◆ **Records supplied**

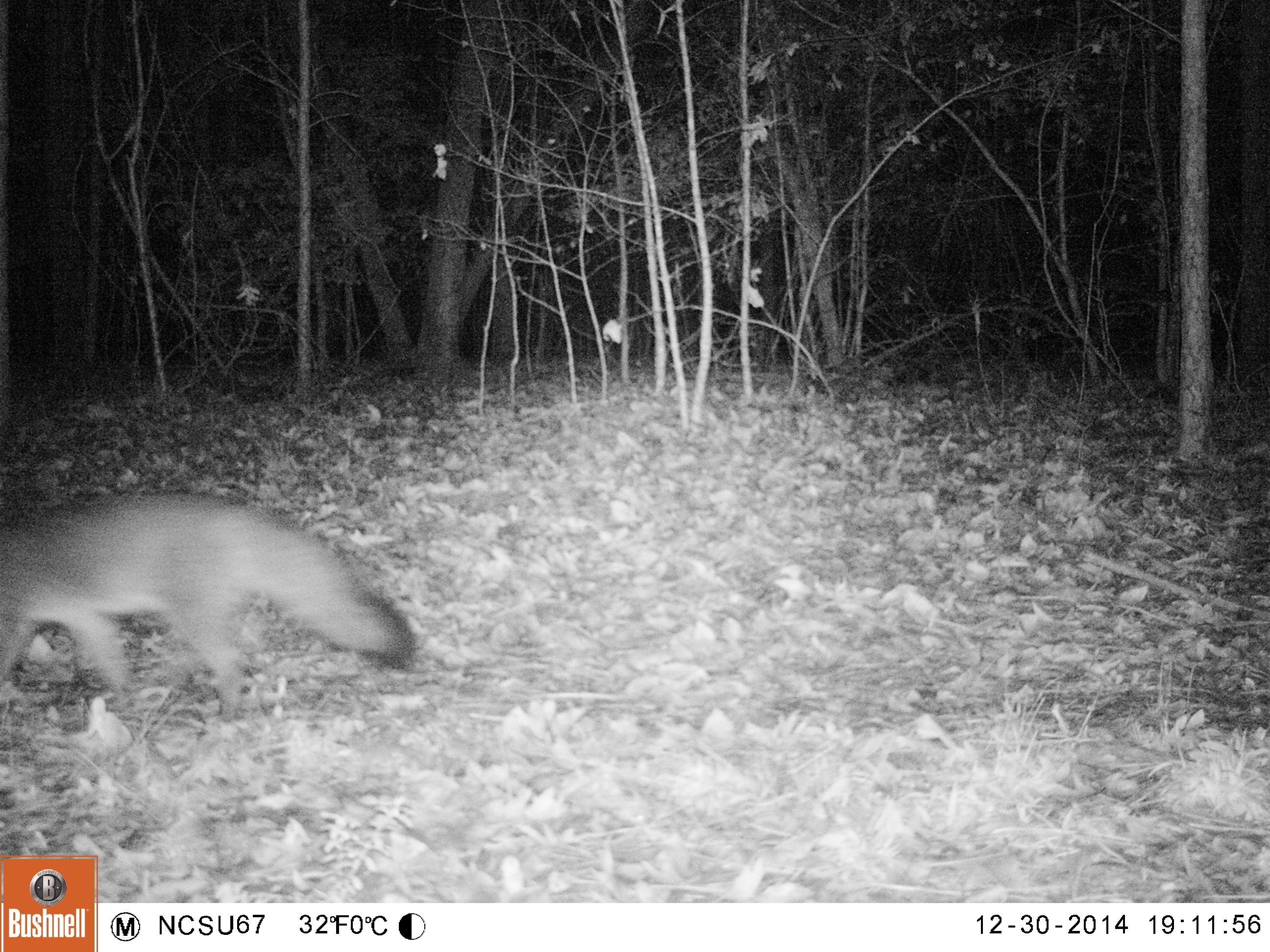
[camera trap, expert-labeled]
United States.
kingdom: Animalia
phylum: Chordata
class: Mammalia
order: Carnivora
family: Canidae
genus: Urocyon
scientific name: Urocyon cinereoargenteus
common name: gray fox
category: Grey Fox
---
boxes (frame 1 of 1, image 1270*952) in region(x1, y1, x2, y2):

◆ **What you need to do**
Set down the whole listing word for word, omitting the pictures.

◆ **Answer section**
[camera trap, expert-labeled]
United States.
kingdom: Animalia
phylum: Chordata
class: Mammalia
order: Carnivora
family: Canidae
genus: Urocyon
scientific name: Urocyon cinereoargenteus
common name: gray fox
category: Grey Fox
---
boxes (frame 1 of 1, image 1270*952) in region(x1, y1, x2, y2):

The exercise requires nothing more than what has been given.